Copy out every record that follows, word for word.

╭─ GIVEN RECORDS

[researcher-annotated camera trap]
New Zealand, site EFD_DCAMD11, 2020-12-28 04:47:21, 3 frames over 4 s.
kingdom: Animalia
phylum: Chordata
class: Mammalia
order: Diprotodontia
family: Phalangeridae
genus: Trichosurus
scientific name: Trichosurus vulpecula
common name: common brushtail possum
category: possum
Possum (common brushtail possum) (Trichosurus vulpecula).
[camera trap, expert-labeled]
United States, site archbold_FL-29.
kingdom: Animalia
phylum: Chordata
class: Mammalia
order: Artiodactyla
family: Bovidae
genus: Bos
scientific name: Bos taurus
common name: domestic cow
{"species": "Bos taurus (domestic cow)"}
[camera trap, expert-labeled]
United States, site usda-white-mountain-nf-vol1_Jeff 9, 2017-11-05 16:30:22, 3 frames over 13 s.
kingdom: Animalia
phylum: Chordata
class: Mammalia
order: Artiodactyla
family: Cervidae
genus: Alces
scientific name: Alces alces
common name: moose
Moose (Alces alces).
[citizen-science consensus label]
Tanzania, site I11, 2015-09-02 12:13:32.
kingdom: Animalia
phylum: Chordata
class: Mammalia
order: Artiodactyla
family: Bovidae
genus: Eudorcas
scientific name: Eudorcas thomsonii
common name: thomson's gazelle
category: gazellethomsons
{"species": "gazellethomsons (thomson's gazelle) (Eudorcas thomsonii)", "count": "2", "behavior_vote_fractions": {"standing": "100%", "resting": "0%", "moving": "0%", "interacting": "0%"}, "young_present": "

╰─

WRITTEN SOLUTION:
[researcher-annotated camera trap]
New Zealand, site EFD_DCAMD11, 2020-12-28 04:47:21, 3 frames over 4 s.
kingdom: Animalia
phylum: Chordata
class: Mammalia
order: Diprotodontia
family: Phalangeridae
genus: Trichosurus
scientific name: Trichosurus vulpecula
common name: common brushtail possum
category: possum
Possum (common brushtail possum) (Trichosurus vulpecula).
[camera trap, expert-labeled]
United States, site archbold_FL-29.
kingdom: Animalia
phylum: Chordata
class: Mammalia
order: Artiodactyla
family: Bovidae
genus: Bos
scientific name: Bos taurus
common name: domestic cow
{"species": "Bos taurus (domestic cow)"}
[camera trap, expert-labeled]
United States, site usda-white-mountain-nf-vol1_Jeff 9, 2017-11-05 16:30:22, 3 frames over 13 s.
kingdom: Animalia
phylum: Chordata
class: Mammalia
order: Artiodactyla
family: Cervidae
genus: Alces
scientific name: Alces alces
common name: moose
Moose (Alces alces).
[citizen-science consensus label]
Tanzania, site I11, 2015-09-02 12:13:32.
kingdom: Animalia
phylum: Chordata
class: Mammalia
order: Artiodactyla
family: Bovidae
genus: Eudorcas
scientific name: Eudorcas thomsonii
common name: thomson's gazelle
category: gazellethomsons
{"species": "gazellethomsons (thomson's gazelle) (Eudorcas thomsonii)", "count": "2", "behavior_vote_fractions": {"standing": "100%", "resting": "0%", "moving": "0%", "interacting": "0%"}, "young_present": "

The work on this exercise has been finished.